Instructions to follow: Across the entries that follow, count the lines with the string "gstatic" and reply with that count alone.

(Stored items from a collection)
Content starts

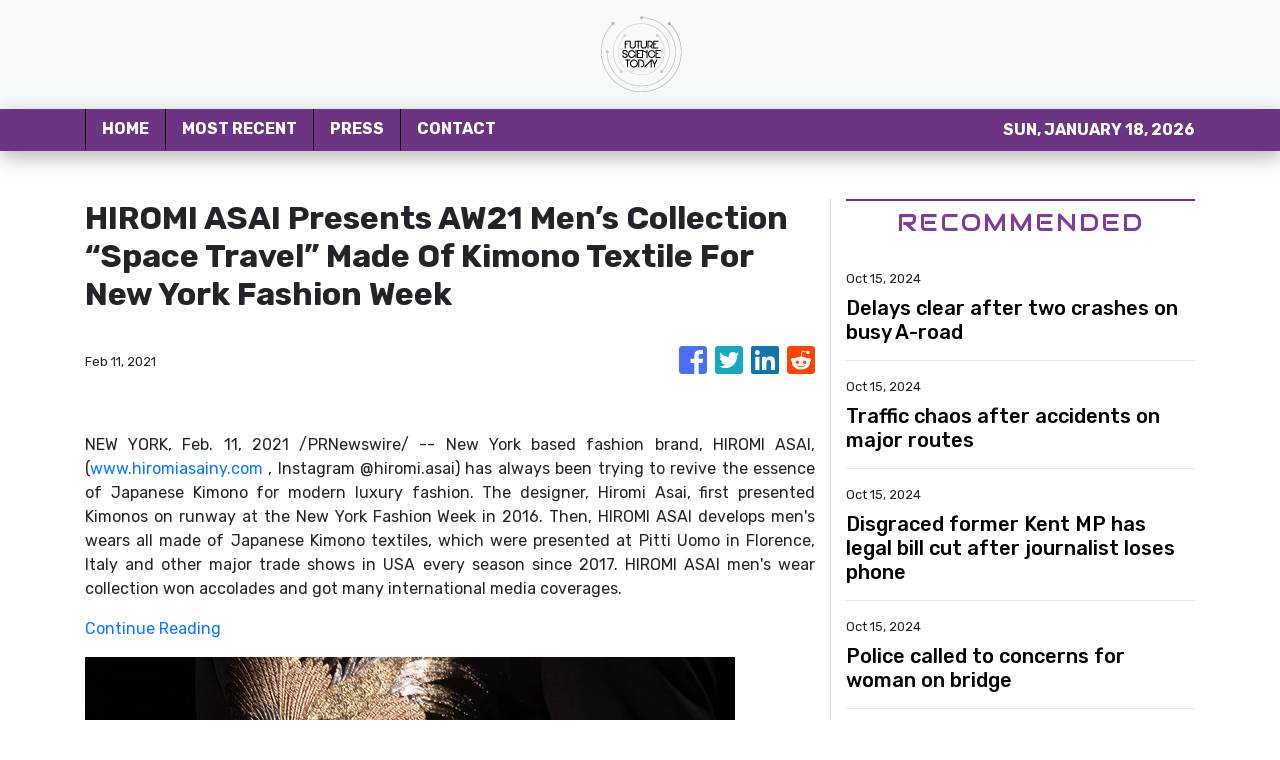

--- FILE ---
content_type: text/css; charset=utf-8
request_url: https://fonts.googleapis.com/css2?family=Audiowide&display=swap
body_size: -290
content:
/* latin-ext */
@font-face {
  font-family: 'Audiowide';
  font-style: normal;
  font-weight: 400;
  font-display: swap;
  src: url(https://fonts.gstatic.com/s/audiowide/v22/l7gdbjpo0cum0ckerWCdmA_OMRlABolM.woff2) format('woff2');
  unicode-range: U+0100-02BA, U+02BD-02C5, U+02C7-02CC, U+02CE-02D7, U+02DD-02FF, U+0304, U+0308, U+0329, U+1D00-1DBF, U+1E00-1E9F, U+1EF2-1EFF, U+2020, U+20A0-20AB, U+20AD-20C0, U+2113, U+2C60-2C7F, U+A720-A7FF;
}
/* latin */
@font-face {
  font-family: 'Audiowide';
  font-style: normal;
  font-weight: 400;
  font-display: swap;
  src: url(https://fonts.gstatic.com/s/audiowide/v22/l7gdbjpo0cum0ckerWCdlg_OMRlABg.woff2) format('woff2');
  unicode-range: U+0000-00FF, U+0131, U+0152-0153, U+02BB-02BC, U+02C6, U+02DA, U+02DC, U+0304, U+0308, U+0329, U+2000-206F, U+20AC, U+2122, U+2191, U+2193, U+2212, U+2215, U+FEFF, U+FFFD;
}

Content ends

Your solution: 2